In the data that follows, every line containing the word "bottom" should be returned.

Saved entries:
=-=-=-=-=

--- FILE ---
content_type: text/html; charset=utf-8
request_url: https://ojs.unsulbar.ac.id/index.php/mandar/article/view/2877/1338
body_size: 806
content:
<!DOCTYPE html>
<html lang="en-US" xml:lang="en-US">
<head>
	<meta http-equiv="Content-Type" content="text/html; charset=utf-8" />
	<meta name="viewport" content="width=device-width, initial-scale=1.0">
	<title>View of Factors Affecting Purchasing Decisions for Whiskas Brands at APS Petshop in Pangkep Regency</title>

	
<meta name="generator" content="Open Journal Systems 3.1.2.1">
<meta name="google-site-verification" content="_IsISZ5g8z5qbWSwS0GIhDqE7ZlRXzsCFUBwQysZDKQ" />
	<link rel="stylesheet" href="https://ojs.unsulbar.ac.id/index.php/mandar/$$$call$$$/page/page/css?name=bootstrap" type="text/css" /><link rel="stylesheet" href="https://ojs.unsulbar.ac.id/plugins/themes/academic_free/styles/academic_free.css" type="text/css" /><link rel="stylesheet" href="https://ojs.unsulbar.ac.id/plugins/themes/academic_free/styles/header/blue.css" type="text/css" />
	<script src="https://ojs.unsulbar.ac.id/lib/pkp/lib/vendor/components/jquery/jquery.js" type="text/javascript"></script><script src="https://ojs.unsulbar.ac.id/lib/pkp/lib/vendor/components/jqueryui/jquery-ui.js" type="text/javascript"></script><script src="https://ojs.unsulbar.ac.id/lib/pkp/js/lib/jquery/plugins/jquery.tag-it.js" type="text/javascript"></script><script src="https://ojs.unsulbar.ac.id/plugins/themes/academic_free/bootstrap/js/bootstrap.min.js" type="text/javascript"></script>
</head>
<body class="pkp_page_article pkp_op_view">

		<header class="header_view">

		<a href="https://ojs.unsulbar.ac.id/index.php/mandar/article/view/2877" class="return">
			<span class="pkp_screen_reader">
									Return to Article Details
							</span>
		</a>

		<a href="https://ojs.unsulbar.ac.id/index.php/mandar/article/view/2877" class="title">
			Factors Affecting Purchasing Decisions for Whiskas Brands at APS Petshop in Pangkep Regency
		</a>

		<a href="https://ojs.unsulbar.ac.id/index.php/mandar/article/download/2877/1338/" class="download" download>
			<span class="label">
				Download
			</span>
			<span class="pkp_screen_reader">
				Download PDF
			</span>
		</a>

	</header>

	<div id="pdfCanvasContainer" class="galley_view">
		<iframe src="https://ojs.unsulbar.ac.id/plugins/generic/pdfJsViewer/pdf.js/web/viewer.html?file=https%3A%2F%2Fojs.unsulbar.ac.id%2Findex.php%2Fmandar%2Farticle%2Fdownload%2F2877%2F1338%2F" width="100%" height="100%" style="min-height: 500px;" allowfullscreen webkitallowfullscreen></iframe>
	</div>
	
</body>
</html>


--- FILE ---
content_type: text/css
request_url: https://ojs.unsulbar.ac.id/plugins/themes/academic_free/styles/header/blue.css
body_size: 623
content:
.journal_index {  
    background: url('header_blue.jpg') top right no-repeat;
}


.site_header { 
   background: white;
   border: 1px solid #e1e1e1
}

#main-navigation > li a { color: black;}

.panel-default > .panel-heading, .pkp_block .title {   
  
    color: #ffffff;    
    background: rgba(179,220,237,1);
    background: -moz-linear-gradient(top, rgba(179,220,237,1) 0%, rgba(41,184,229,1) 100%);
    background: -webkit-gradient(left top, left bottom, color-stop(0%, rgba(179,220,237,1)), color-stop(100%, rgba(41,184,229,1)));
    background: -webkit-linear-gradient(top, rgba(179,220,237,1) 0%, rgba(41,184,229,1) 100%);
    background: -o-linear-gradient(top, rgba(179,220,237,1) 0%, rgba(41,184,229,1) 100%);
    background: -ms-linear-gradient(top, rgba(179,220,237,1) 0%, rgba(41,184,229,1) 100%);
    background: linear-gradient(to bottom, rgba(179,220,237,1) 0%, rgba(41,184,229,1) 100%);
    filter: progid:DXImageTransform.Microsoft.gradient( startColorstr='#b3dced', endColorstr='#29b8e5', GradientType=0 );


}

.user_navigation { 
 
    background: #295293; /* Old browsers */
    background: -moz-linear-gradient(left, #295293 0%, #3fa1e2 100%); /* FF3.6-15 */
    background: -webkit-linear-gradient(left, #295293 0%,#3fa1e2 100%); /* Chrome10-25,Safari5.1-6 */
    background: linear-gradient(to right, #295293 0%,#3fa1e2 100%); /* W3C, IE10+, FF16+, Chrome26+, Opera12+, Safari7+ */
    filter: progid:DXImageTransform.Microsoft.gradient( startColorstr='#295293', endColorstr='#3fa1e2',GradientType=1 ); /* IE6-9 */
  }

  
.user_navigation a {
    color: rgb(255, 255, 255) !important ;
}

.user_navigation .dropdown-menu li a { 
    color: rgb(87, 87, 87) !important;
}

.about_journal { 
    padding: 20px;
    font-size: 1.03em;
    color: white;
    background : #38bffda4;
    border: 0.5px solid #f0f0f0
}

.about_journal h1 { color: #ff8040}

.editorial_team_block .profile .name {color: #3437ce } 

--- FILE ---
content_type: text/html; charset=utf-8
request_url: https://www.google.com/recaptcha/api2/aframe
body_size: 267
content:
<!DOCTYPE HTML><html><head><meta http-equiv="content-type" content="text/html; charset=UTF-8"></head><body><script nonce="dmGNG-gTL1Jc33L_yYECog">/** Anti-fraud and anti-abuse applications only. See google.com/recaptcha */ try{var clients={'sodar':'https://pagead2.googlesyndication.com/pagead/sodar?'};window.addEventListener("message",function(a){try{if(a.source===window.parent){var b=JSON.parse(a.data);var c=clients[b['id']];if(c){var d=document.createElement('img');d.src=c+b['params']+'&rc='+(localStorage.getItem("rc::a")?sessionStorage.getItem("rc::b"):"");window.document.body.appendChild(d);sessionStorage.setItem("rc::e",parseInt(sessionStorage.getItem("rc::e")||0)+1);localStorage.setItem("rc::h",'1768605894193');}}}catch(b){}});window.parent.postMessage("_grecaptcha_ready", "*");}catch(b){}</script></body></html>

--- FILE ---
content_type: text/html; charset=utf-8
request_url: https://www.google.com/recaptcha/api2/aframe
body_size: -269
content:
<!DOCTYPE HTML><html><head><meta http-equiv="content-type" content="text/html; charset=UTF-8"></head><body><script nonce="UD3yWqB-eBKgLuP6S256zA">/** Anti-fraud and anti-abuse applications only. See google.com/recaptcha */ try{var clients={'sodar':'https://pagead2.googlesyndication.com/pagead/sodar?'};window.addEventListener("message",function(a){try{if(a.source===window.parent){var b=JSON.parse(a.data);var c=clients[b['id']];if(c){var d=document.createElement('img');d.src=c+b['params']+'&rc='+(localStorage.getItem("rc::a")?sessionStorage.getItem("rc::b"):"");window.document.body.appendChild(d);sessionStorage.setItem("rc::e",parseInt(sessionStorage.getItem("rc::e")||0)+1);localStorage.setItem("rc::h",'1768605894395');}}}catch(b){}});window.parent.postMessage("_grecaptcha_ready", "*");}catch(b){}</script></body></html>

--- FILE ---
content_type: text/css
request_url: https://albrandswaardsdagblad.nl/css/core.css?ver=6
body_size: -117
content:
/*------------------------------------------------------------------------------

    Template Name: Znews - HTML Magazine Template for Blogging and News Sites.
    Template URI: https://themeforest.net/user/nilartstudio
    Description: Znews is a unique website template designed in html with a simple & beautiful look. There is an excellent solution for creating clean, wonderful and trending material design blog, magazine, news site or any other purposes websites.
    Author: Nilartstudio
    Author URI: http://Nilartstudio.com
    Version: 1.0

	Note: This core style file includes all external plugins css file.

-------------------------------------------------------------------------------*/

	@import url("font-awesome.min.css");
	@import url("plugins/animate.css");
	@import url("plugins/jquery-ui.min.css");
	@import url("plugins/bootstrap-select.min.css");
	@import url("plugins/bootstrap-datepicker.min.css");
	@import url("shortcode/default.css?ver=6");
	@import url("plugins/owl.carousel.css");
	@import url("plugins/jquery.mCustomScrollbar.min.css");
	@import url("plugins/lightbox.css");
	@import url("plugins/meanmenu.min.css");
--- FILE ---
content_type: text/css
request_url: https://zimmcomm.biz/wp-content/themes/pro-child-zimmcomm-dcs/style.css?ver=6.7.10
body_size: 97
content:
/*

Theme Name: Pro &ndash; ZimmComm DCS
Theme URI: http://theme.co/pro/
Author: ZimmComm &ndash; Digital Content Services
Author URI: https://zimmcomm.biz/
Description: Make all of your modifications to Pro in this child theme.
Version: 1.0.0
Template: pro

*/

=-=-=-=-=

SOLUTION FOR THIS EXERCISE:
    background: -webkit-gradient(left top, left bottom, color-stop(0%, rgba(179,220,237,1)), color-stop(100%, rgba(41,184,229,1)));
    background: linear-gradient(to bottom, rgba(179,220,237,1) 0%, rgba(41,184,229,1) 100%);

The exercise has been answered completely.